Doomed to consume

The country we live in was founded on capitalism, which is an economic system characterized by private or corporate ownership of capital goods, according to the Merriam-Webster Dictionary.

The problem with most people today is that they fall into consumerism. The dictionary also defines consumerism as the theory that an increasing consumption of goods is economically desirable.

This has played a major role in today’s society. Think about this: what is the difference between a Bentley and a Honda? Some would say a Bentley is more stylish, “boss” or expensive and that a Honda is more basic and cheaper. However, the purpose of a car is to get from point A to point B.

Not long ago, Apple released the latest version of the iPhone – the iPhone 5. The only major difference between the iPhone 4S and the iPhone 5 is a few more applications that you are not going to use. And if you do use them, they will distract you from being productive. This applies to other material items such as clothing, jewelry and shoes.

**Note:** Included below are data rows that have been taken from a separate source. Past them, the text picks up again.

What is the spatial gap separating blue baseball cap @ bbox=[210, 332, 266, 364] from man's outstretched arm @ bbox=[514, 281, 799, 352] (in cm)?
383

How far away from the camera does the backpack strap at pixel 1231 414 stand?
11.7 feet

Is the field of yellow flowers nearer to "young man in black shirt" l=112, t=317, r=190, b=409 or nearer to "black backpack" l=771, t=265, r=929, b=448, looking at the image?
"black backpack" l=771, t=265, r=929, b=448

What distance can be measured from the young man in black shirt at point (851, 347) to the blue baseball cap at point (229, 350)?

During winter break, I met an Indian student who came to the U.S. for school. Out of curiosity, I asked him how he enjoyed America so far. His response was that it was extremely different. An example he gave was that he had only three pairs of shoes, but his roommates had more than 12.

He did not understand the importance of having so many shoes. We live in a society where people wait in lines for Jordans and are even robbed and killed for them. And for what purpose? Social status, wanting to fit in, being stylish, being better and having more than the next person.

We are unknowingly influenced by society, entertainment and celebrities to become slaves to consumerism. Most people will not feel accomplished in life unless they have a 10-bedroom house, a pool, a lake and seven luxury cars with seven different car garages.

Most people are not happy with their accomplishments until they have something to show for it, which means working or going broke just to buy a new item that will possibly release a newer version six months later.

I recently visited a high school where a speaker said, “A person with no wisdom buys what he wants and begs for what he needs.”

Swag is not based on what one has but on one’s state of mind and self-confidence. We are not defined by what we have.

I hope this influences you all to spend your income tax dollars, scholarship, fellowship or financial aid dollars responsibly on necessities instead of senseless items. There is nothing wrong with treating yourself. But seriously, do you need an iPhone, iPad and a Macbook?